A.Defendants' Motion to Preclude Evidence of Policies
Defendants seek an order precluding Plaintiff from admitting evidence at trial regarding
(1) LCCF's policy on the use of OC spray at the time of the incident giving rise to this lawsuit; and (2) the current policy of LCCF's medical services provider regarding the monitoring of inmates who are confined to restraint chairs. (Doc. 72 ¶ 4). Defendants argue that these policies are irrelevant to the claims made by Plaintiff, and would only confuse and mislead the jury. Id. ¶ 4. With respect to the policy regarding the restraint chair, Defendants further argue that it relates only to the medical services provider, and not to corrections officers, and that the policy at issue is not the one that was in place at the time of the incident.

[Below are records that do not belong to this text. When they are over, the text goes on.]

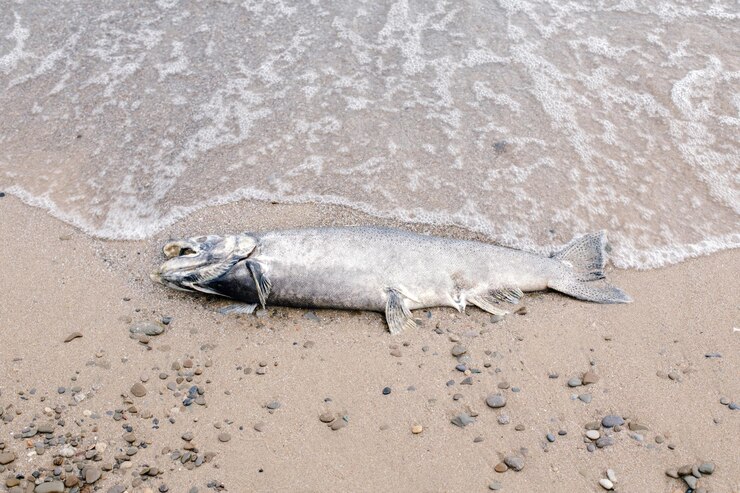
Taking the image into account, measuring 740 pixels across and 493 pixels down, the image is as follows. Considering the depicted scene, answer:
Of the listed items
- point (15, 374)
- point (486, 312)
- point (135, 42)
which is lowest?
point (486, 312)

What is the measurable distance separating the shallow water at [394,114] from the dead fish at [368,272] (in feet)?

In his response, Plaintiff argues that LCCF's policy on the use of force was known to all Defendants at the time of the incident, and that their alleged deviation from it demonstrates the state of mind necessary for liability to attach under the Eighth Amendment for their alleged acts and omissions. (Doc 86 ¶ 6). Plaintiff makes the same argument with respect to the medical provider's policy regarding the restraint chair. Id ¶¶ 9-11. Furthermore, to the extent that the policy at issue is not the one that was in place at the time of the incident, Plaintiff asserts that Defendants have not indicated what efforts they have undertaken to locate the earlier policy, and thus, Plaintiff should not be penalized. Id. ¶¶ 14-15.

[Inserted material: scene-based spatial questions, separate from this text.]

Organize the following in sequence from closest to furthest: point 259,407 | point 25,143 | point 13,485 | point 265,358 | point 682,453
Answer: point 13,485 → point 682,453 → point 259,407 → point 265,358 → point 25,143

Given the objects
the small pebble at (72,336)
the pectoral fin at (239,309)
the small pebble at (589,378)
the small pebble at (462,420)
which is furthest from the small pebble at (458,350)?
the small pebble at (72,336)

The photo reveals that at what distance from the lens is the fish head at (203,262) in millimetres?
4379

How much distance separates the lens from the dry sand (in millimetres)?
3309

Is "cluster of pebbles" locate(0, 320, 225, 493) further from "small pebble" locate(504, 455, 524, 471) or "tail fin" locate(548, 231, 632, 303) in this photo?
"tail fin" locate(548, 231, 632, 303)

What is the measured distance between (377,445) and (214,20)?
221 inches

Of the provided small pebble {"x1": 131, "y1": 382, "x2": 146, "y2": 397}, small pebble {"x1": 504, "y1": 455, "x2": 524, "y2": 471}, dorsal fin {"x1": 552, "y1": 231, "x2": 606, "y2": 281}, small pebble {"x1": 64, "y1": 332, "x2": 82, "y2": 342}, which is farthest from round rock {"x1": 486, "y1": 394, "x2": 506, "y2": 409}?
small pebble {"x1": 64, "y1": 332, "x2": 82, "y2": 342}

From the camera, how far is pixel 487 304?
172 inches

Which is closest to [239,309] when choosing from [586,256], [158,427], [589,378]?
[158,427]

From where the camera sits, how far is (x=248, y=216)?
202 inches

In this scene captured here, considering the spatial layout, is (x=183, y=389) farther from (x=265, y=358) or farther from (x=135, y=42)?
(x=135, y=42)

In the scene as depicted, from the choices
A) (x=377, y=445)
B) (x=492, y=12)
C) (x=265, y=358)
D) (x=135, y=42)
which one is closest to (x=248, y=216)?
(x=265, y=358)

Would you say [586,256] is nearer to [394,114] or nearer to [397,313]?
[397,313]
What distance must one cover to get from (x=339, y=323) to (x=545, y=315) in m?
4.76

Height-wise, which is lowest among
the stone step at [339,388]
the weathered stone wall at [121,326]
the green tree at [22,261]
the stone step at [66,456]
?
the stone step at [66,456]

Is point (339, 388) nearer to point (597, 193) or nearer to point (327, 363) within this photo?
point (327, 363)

Force is deemed legitimate in a custodial setting so long as it is applied "in a good faith effort to maintain or restore discipline [and not] maliciously and sadistically to cause harm." Whitley v. Albers, 475 U.S. 312, 320-21 (1986) (quoting Johnson v. Glick, 481 F.2d 1028, 1033 (2d Cir. 1973)). It is clear that, to the extent that it can be established that it was known to them at the time of the use of force, this policy is relevant to establishing whether Defendants McConahy and Rhodes acted in a manner that was malicious and sadistic. See Fed. R. Evid. 401. Additionally, this Court finds no indication that such evidence, presented at trial with the proper foundation, would be unfairly prejudicial, or would serve to confuse the jury. See Fed. R. Evid. 403. Accordingly, this portion of Plaintiff's motion will be denied.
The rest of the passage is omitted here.